不是魂魄,是肉身。她是被沈砚之从唱片里“吐”出来的。代价是,留声机吞噬了他那完整的一瓣魂,作为打开时空通道的燃料。
她落在了梧桐巷的泥泞里,雨水打湿了她的头发。面前不是什么钟表铺的废墟,而是一家正在营业的、崭新的钟表铺。门楣上挂着牌子——“砚之时钟”。
林盏的心狂跳起来。她冲进店里,柜台后站着的,是一个约莫四十岁上下的男人。他穿着熨帖的中山装,戴着眼镜,鬓角已经有了几丝白发。

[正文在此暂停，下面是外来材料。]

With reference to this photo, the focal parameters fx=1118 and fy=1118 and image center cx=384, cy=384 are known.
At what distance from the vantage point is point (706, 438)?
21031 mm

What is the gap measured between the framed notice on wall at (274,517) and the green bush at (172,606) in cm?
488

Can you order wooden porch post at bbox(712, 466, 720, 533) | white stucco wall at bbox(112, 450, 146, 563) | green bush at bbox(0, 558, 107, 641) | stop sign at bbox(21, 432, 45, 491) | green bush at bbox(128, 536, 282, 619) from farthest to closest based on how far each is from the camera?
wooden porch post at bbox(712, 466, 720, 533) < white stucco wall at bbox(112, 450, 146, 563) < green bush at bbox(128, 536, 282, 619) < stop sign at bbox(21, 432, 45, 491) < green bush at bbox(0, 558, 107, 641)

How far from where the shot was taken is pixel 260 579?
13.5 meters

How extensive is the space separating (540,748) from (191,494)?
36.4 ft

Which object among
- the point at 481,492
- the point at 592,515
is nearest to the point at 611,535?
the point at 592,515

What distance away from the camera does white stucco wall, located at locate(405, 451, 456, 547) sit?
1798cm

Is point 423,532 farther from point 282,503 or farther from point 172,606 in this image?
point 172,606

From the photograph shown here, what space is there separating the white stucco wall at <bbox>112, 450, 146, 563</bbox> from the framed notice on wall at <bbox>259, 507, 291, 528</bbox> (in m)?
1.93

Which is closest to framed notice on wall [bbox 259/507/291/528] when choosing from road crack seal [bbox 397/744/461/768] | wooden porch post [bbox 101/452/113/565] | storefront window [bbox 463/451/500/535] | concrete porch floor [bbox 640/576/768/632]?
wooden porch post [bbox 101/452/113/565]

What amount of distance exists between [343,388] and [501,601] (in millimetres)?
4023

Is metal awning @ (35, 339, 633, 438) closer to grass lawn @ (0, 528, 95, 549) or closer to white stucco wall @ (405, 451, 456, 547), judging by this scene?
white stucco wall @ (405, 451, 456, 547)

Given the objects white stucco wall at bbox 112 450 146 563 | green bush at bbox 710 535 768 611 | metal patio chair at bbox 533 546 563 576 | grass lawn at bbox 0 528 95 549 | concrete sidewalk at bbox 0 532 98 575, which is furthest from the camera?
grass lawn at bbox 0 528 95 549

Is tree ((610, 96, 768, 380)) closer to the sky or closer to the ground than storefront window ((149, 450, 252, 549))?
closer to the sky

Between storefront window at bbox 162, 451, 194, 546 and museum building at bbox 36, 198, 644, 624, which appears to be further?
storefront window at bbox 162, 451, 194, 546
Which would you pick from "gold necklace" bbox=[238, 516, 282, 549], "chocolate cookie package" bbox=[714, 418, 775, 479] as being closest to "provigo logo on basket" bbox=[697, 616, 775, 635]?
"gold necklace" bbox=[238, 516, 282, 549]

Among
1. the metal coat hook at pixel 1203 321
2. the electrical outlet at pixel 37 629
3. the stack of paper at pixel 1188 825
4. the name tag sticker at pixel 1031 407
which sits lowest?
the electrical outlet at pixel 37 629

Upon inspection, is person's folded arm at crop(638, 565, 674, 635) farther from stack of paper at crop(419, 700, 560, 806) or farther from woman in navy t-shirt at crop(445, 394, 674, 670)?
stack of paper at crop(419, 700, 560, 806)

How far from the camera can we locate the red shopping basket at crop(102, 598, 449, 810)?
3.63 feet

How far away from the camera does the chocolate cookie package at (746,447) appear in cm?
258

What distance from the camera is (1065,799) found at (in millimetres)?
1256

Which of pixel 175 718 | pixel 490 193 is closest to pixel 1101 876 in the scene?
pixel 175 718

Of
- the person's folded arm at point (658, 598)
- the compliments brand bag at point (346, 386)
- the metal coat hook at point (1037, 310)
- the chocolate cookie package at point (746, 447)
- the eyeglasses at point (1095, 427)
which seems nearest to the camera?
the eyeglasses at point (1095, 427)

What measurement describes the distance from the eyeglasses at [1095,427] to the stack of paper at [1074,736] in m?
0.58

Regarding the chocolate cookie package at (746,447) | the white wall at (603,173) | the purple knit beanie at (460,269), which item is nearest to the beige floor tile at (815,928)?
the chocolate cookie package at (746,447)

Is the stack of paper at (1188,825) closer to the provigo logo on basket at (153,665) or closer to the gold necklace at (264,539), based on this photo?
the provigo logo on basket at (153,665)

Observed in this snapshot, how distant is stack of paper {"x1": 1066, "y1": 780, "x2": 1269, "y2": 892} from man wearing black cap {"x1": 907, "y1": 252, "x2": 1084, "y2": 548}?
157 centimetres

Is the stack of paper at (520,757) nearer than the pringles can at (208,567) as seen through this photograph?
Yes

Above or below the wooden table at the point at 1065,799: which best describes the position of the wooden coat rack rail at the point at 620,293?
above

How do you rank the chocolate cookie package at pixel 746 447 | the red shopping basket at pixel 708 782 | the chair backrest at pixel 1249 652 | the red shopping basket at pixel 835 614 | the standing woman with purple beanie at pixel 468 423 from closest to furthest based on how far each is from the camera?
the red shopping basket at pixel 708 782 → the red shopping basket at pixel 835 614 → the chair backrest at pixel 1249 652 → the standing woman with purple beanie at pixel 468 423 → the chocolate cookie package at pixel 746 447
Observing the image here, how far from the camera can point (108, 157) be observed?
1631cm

他抬头,看见浑身湿透的林盏,眉头微皱,眼神里没有七十八年的等待,只有属于陌生人的客气和疏离。
“姑娘,躲雨啊?快把门关上。”男人的声音温厚,却像一把冰锥刺穿了林盏的心脏。
这个人,长得和沈砚之一模一样。
但这个人,不认识她。
“你……你是沈砚之吗?”林盏颤抖着问。
男人愣了一下,随即笑了:“我叫沈砚之。姑娘怎么知道我的名字?我们见过?”
林盏的大脑一片空白。她环顾四周,店里挂满了各式各样的钟表,滴答声此起彼伏。这里没有战火,没有废墟,也没有那台缠着银回纹的留声机。
直到她看见了柜台玻璃下压着的一张照片。
照片里,沈砚之挽着一个女人的手。那女人不是林盏,而是她的外婆——年轻时的外婆,笑得温婉动人。
林盏的世界轰然倒塌。
她终于明白了沈砚之最后的算计。他没有把她送回她来的那个时间点,也没有让她彻底消失。他把她送到了这个被修正过的过去。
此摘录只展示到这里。